Segundo monitorização via telemóvel, no início das medidas de isolamento, mais de 60% dos quase 15 milhões de habitantes da cidade de São Paulo respeitavam as restrições e as ruas estavam visivelmente vazias. Nas últimas duas semanas, porém, principalmente depois de o presidente Jair Bolsonaro incitar a população a desobedecer às regras de isolamento para não prejudicarem a economia, o índice de adesão diária à quarentena caiu para 48%, considerado por médicos e cientistas insuficiente para impedir o avanço descontrolado da pandemia.

Em resultado disso, dos 2100 mortos por coronavírus confirmados oficialmente em todo o estado de São Paulo, 1456 ocorreram na capital, a cidade de São Paulo, e isto oficialmente, porque o próprio secretário reconhece que o número real de mortes seja de, no mínimo, o dobro do oficial. As notificações de novos infetados pelo coronavírus, que até dias atrás não passavam de 800 por dia, dispararam para 3400 a cada período de 24 horas.

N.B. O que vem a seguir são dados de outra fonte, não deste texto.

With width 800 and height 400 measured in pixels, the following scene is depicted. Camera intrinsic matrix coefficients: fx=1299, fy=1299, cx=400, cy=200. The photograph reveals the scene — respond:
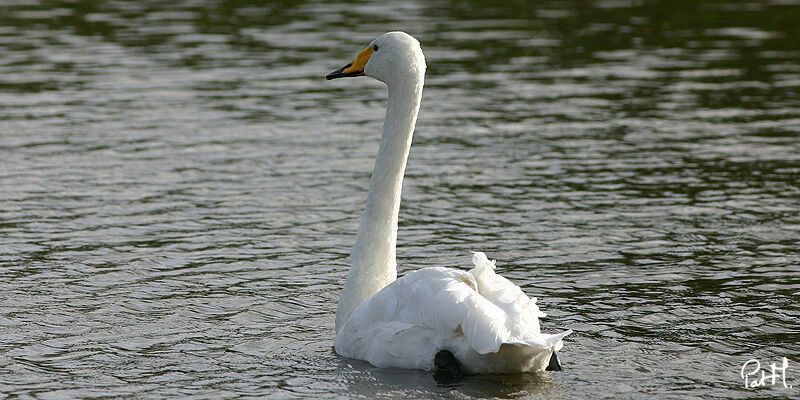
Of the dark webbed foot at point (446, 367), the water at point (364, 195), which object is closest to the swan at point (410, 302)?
the dark webbed foot at point (446, 367)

Todo o sistema público de Saúde da capital paulista está saturado, em alguns hospitais com 100% de ocupação das camas de UCI, Unidades de Cuidados Intensivos, apesar da criação de milhares de novas vagas em hospitais de campanha. Grandes hospitais de referência para Covid-19 já não aceitam mais pessoas que buscam atendimento, como o Emílio Ribas, unidade especializada em doenças infectocontagiosas, que diariamente recusa mais de 100 pacientes por não ter onde os acomodar nem atender.

A situação é tão dramática em São Paulo, apesar de ser uma das cidades brasileiras mais desenvolvidas e preparadas, que estão a ser cavadas 15 mil novas sepulturas em três dos maiores cemitérios de São Paulo à espera de vítimas da pandemia de coronavírus, que desde segunda-feira passada entrou numa curva ascendente desenfreada e está a matar todos os dias quase 200 pessoas confirmadamente por Covid-19. Isto além de outras tantas que também morreram devido a essa doença mas não tiveram o diagnóstico confirmado por falta de testes, e de todas as outras mortes que diariamente ocorrem pelos mais variados motivos numa megacidade como São Paulo.